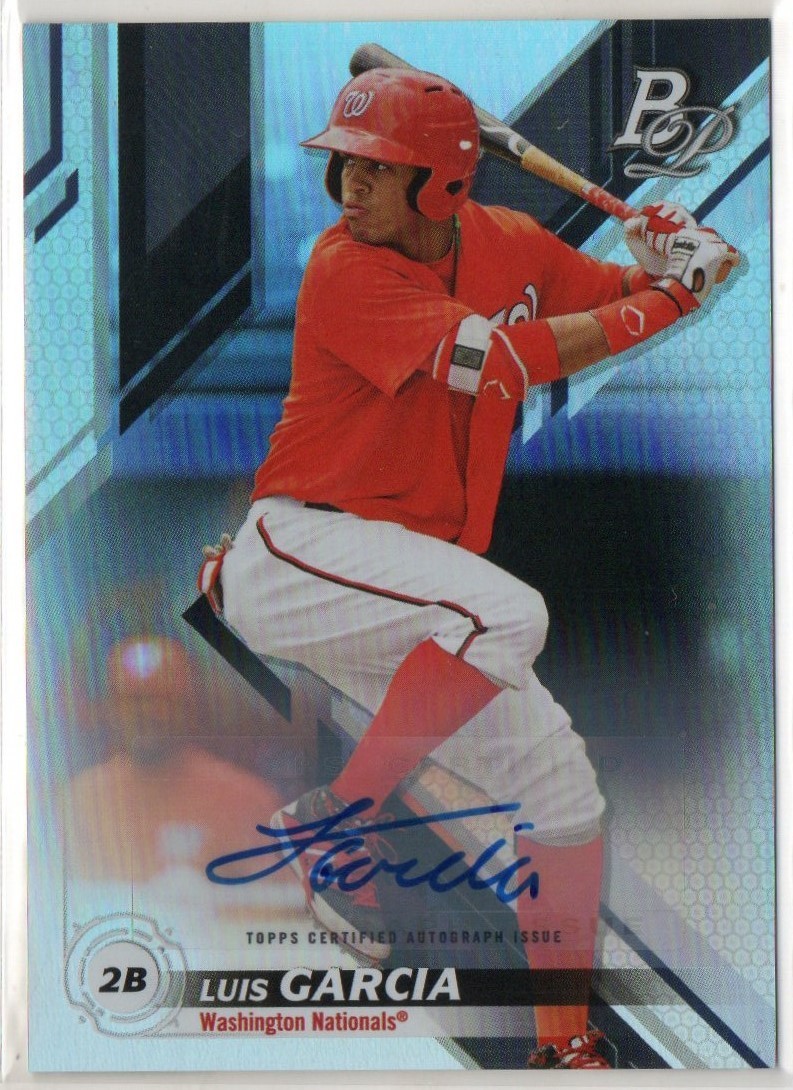 Luis Garcia 2019 Bowman Platinum Top Prospect Autograph Card #TOP-21 AUTO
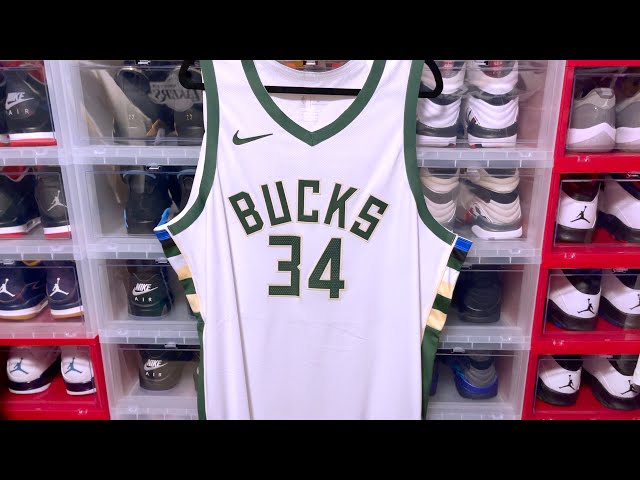 Giannis Antetokounmpo Authentic Nike Association Milkwalkee Bucks Jersey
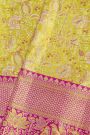 Kancheepuram Tissue Lemon Yellow And Green Saree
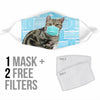 Lovely American Shorthair Cat Print Face Mask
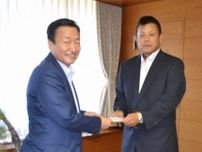 都市対抗出場のJR四国「ベスト8以上目指す」　高松市長を表敬訪問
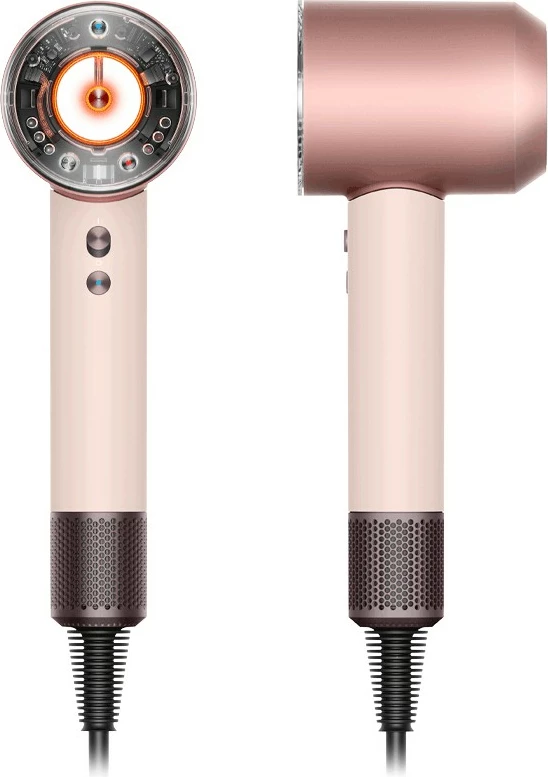 Tharëse flokësh Dyson Supersonic Nural HD16, 1600W, 5 aksesorë, Ceramic/Rose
* * * * * * * * *
# Exercise description:
What is needed is a word-for-word copy of the lines from the one containing "都市対抗出場のJR四国「ベスト8以上目指す」　高松市長を表敬訪問" through the final line of the records above, both included, with the pictures left out.

# Task solution:
 都市対抗出場のJR四国「ベスト8以上目指す」　高松市長を表敬訪問
 Tharëse flokësh Dyson Supersonic Nural HD16, 1600W, 5 aksesorë, Ceramic/Rose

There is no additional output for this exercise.